Resumen: Ernie le extiende un paquete envuelto en papel de estraza. «Parvarti tuvo la idea», dice.

Personajes: Dennis C. ft. Ernie M.

Beteado por Miss Lefroy


Cámara fotográfica

Well, maybe there's a God above
But all I've ever learned from love
Was how to shoot somebody who outdrew ya
And it's not a cry that you hear at night
It's not somebody who's seen the light
It's a cold and it's a broken Hallelujah

Hallelujah, Pentatonix (cover)


—Ey, Colin.

Se da la vuelta entre las sábanas y, solo cuando ve que es Ernie el que está parado a un lado del catre, se incorpora. Duerme más de lo que vive y en sus sueños revive continuamente la última vez que vio a Justin y Dennis el día que los encontraron los carroñeros. Sólo él había conseguido escapar con un traslador que había hecho Justin.

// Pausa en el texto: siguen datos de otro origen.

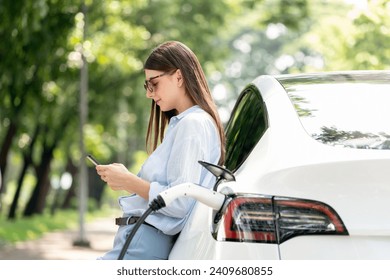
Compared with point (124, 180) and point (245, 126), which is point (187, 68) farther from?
point (124, 180)

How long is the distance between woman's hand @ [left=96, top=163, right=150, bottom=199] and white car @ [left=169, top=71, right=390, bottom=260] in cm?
24

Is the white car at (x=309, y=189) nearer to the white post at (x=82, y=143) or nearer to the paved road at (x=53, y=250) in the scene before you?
Result: the paved road at (x=53, y=250)

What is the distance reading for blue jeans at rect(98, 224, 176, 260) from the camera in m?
3.72

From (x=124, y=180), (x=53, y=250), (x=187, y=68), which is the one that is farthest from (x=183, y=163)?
(x=53, y=250)

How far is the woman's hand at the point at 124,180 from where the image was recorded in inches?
147

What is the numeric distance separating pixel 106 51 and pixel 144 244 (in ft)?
A: 72.5

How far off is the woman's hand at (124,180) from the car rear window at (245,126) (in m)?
0.37

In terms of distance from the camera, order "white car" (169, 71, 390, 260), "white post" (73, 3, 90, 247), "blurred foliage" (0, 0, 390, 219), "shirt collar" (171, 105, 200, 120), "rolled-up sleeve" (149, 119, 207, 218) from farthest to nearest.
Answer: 1. "white post" (73, 3, 90, 247)
2. "blurred foliage" (0, 0, 390, 219)
3. "shirt collar" (171, 105, 200, 120)
4. "rolled-up sleeve" (149, 119, 207, 218)
5. "white car" (169, 71, 390, 260)

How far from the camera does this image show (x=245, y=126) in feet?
13.8

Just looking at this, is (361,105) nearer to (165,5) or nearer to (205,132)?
(205,132)

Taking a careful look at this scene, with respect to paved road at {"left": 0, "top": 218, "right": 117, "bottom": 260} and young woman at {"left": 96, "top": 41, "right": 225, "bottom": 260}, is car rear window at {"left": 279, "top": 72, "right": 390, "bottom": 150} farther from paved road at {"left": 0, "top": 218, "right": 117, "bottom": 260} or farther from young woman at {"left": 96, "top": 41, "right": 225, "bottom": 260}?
paved road at {"left": 0, "top": 218, "right": 117, "bottom": 260}

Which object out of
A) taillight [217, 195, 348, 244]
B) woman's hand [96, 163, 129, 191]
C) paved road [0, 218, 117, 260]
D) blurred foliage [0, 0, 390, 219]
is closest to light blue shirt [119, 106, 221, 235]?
woman's hand [96, 163, 129, 191]

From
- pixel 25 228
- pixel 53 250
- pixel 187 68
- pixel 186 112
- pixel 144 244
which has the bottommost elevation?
pixel 25 228

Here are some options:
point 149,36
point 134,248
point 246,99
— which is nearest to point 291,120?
point 134,248
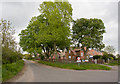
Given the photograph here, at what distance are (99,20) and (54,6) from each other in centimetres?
1410

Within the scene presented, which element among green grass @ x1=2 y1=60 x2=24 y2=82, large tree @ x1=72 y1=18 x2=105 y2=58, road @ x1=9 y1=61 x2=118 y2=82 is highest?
large tree @ x1=72 y1=18 x2=105 y2=58

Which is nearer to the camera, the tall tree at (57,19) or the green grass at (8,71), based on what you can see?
the green grass at (8,71)

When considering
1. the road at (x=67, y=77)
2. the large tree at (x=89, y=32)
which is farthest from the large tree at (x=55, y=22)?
the road at (x=67, y=77)

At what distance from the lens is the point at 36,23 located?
2628cm

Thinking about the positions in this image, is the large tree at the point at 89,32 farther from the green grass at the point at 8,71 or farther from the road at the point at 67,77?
the green grass at the point at 8,71

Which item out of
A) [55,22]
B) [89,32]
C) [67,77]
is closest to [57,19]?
[55,22]

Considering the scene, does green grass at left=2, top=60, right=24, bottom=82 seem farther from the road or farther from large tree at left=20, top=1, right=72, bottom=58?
large tree at left=20, top=1, right=72, bottom=58

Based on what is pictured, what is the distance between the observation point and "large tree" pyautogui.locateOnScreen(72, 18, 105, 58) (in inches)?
1157

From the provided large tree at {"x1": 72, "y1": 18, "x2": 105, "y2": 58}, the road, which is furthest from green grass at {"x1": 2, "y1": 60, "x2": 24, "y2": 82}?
large tree at {"x1": 72, "y1": 18, "x2": 105, "y2": 58}

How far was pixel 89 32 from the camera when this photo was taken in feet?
98.9

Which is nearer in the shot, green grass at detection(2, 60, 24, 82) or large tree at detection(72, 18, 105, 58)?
green grass at detection(2, 60, 24, 82)

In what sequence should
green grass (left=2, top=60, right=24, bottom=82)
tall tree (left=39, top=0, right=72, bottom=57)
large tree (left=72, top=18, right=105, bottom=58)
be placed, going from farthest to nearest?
large tree (left=72, top=18, right=105, bottom=58) → tall tree (left=39, top=0, right=72, bottom=57) → green grass (left=2, top=60, right=24, bottom=82)

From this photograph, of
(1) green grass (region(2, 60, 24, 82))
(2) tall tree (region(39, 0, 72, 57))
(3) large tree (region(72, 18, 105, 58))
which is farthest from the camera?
(3) large tree (region(72, 18, 105, 58))

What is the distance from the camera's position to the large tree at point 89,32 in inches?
1157
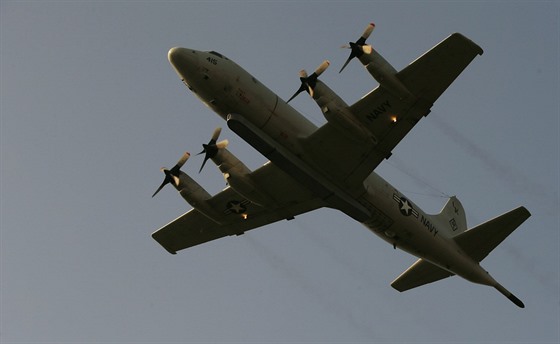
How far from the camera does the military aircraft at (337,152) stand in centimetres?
3244

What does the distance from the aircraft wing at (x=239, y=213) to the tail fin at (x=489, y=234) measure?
7.21 m

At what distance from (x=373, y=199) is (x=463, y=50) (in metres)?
7.84

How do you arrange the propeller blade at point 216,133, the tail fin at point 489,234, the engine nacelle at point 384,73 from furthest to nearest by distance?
the tail fin at point 489,234
the propeller blade at point 216,133
the engine nacelle at point 384,73

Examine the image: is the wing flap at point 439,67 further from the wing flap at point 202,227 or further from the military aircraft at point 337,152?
the wing flap at point 202,227

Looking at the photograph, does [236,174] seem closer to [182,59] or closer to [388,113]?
[182,59]

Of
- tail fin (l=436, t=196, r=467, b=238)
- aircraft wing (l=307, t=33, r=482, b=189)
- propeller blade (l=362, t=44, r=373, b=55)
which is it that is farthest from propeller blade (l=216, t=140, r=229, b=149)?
tail fin (l=436, t=196, r=467, b=238)

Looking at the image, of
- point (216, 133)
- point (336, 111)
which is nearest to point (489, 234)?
point (336, 111)

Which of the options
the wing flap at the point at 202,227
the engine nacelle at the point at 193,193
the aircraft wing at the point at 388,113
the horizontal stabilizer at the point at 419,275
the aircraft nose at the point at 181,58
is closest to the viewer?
the aircraft wing at the point at 388,113

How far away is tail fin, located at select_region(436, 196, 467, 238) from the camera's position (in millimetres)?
39344

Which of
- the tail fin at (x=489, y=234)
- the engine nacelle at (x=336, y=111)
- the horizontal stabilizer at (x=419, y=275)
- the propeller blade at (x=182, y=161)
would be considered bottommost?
the horizontal stabilizer at (x=419, y=275)

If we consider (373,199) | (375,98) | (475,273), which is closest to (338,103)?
(375,98)

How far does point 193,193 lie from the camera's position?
1469 inches

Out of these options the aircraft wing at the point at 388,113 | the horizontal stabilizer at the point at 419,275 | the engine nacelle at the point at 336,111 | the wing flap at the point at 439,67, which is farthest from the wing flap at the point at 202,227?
the wing flap at the point at 439,67

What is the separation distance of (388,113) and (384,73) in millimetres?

Había aterrizado en Cabeza de Puerco, Aberforth lo había mandado con los demás.

—Ey.

No tiene fuerzas ni para decir «hola».

—Parvati tuvo la idea —empieza Ernie— y Michael nos ayudó con unos pocos de sus ahorros. Aberforth no entendía para qué queríamos… Bueno, ten.

Le extiende un paquete.

Colin lo agarra y se lo pone entre las piernas. Ernie se sienta a su lado.

—Espero que te guste. Sé que… Bueno. Es sólo un detalle.

Aprieta los labios. Sus manos están sobre su regazo y Colin las ve moverse incómodas. Al final, empieza a abrir el paquete. Es una caja y en la caja hay una fotografía. Es una nueva cámara.

—Leanne me dijo que también debía comprarte rollos o… No entendí bien. —Ernie se pasa la mano por las orejas—. Quizá debí de haber puesto atención cuando Justin me explicó exactamente cómo funcionaban las cámaras…

—Es muggle —comenta Colin al abrir la caja, interrumpiendo a Ernie.

—Le cambiamos el dinero a Susan. Tenía unas cuantas libras.

Colin deja los restos del papel de estraza en el que estaba envuelto el paquete, la caja y la cámara a un lado.

—¿Por qué?

Ernie se encoge de hombros. Parece incómodo.

—Queríamos darte las gracias. Por haber cuidado de Justin.

Ernie parece hacerse pequeño. A Colin le incomoda que estén allí hablando de Justin. Pensar en Justin siempre lo lleva a pensar en Dennis y en su cara aterrorizada cuando los carroñeros los agarraron y en cómo había estirado la mano intentando alcanzarlo sin lograrlo.

—Creo que cuidó más él de nosotros que…

Justin podía hacer magia. No tenía el detector. Por eso se le habían unido cuando habían recibido el citatorio del Ministerio diciendo que debían acudir al registro de hijos de muggles. Todo había sido sospechoso desde el principio.

Ernie sonríe.

—Justin es un niño rico. No creo que pudiera valerse por sí solo en las calles, lejos de su casa. —Sonríe con cariño y Colin no puede evitar corresponder la sonrisa—. Queríamos darte las gracias. Susan. Hannah. Yo. También Michael y… Todos.

Colin asiente.

A Ernie se le llenan los ojos de lágrimas.

—¿Crees que estén bien? Justin y tu hermano.

—Supongo.

Sus dedos se clavan en sus piernas. Duelen.

No quiere pensar en eso; va a empezar a llorar otra vez. Quizá debe pedirle de nuevo a Padma que le haga poción para dormir sin soñar.

Alza la vista y clava sus ojos en Ernie. Pueden reconocerse a través de la pérdida que tienen pintada en el rostro.

—Tienen que estarlo, ¿no? Tienen que estarlo.

Es una súplica.


Palabras: 500.

1) Tengo mi propia idea de la historia de los Creevey y Justin en la guerra y eso. O sea, un fix it de como Creevey llegó a la batalla a pesar de ser (a) menor de edad y (b) hijo de muggles. Los detalles es que él y Dennis andaban con Justin por la vida hasta que los atraparon y… estoy segura de que ya expliqué más cosas en «Ladrón de magia» (que pueden leer en esta misma compilación para traumarse).

2) En este punto lo único que Colin puede hacer es quedarse en la Sala de Menesteres porque se supone que no está en Hogwarts, así que lo imagino, después de recibir el regalo, tomando fotos a todo el mundo que se estuviera quieto. Para documentar todo. Por si acaso.

3) Si la pregunta es si quiero sus lágrimas, la respuesta es sí.